LEGGE 40/ 1. Dall'Europa una sentenza contro la ragione - Lorenza
Violini - mercoledì 29 agosto 2012, http://www.ilsussidiario.net
Dalle notizie di agenzia
apprendiamo che il divieto di diagnosi preimpianto di un embrione prodotto in
provetta, divieto previsto dalla legislazione italiana (insieme a quella
svizzera e a quella austriaca), viola il diritto alla vita privata a familiare
sancito dalla Convenzione Europea dei Diritti dell’Uomo, così come interpretata
dalla Corte di Strasburgo. Il motivo andrebbe ricercato in una sorta di
incoerenza che sussisterebbe mettendo in relazione tale divieto e la facoltà
prevista in Italia di abortire se il feto, a motivo delle sue patologie, è in
grado di recare danno alla salute fisica e psichica della madre.
Scelta pesante, quella dei
giudici di Strasburgo, che persistono nel perseguire una linea di forte
contestazione di legislazioni nazionali a loro sgradite, incuranti delle
sconfessioni ricevute in passato in sede di appello alla Grande Camera; basti
ricordare la sentenza di quest’ultima nel caso del crocefisso, di assoluzione
per l’ordinamento italiano, nonché l’annullamento di una sentenza in materia di
fecondazione eterologa e relativa alla legge austriaca, ad impianto
restrittivo. La scelta è pesante anche per le molte voci che si sono levate in
dottrina e nelle sedi politiche volte a sottolineare le carenze di
legittimazione di giudici internazionali a contestare in modo così aperto le
scelte degli Stati, scelte compiute dai relativi parlamenti i quali, invece,
godono di una piena legittimazione democratica. Giudici contro giudici, dunque,
e giudici conto Parlamenti?
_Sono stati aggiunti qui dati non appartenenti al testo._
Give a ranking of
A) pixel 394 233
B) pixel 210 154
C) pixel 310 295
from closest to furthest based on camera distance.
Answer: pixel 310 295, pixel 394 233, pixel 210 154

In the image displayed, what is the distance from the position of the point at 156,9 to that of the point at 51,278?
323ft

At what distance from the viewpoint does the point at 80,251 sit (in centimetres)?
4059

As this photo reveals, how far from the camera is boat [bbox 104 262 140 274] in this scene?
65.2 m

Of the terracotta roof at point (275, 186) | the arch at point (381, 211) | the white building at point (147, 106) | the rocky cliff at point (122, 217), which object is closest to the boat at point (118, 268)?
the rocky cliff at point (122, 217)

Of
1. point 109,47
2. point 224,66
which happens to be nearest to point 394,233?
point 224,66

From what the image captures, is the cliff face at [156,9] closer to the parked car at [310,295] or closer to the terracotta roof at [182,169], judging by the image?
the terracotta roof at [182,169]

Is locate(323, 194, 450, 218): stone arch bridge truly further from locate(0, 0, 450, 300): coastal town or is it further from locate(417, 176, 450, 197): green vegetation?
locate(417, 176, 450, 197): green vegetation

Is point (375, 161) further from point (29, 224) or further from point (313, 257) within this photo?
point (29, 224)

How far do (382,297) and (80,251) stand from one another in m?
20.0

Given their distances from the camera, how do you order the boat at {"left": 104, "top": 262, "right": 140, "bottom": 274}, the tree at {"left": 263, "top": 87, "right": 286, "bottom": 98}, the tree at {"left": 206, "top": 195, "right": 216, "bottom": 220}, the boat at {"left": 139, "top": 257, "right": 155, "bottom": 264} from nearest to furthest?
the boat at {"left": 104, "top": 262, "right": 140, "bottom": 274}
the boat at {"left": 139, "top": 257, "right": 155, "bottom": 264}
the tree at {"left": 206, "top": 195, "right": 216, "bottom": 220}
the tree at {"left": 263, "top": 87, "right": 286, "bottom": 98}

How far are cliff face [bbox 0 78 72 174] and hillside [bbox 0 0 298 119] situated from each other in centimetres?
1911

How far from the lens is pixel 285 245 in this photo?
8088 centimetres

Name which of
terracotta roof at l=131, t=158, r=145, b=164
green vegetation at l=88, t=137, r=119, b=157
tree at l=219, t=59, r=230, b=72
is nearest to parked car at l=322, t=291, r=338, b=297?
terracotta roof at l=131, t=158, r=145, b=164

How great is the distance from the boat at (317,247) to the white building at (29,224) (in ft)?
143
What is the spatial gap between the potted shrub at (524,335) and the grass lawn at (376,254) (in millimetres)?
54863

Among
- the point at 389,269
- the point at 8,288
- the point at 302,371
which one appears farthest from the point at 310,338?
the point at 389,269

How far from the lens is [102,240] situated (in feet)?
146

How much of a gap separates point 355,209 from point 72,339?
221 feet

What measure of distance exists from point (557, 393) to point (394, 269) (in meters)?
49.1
Il panorama, si sa, è irto di questioni aperte e di
difficile soluzione, soluzione che tuttavia si va elaborando nelle sedi
competenti, in cui si mira a confinare il potere del giudiziario europeo a casi
di conclamata negazione dei diritti della Convenzione, ribadendo il carattere
sussidiario della giurisdizione internazionale, carattere che altre sezioni
dello stesso Tribunale di Strasburgo non mancano di ribadire.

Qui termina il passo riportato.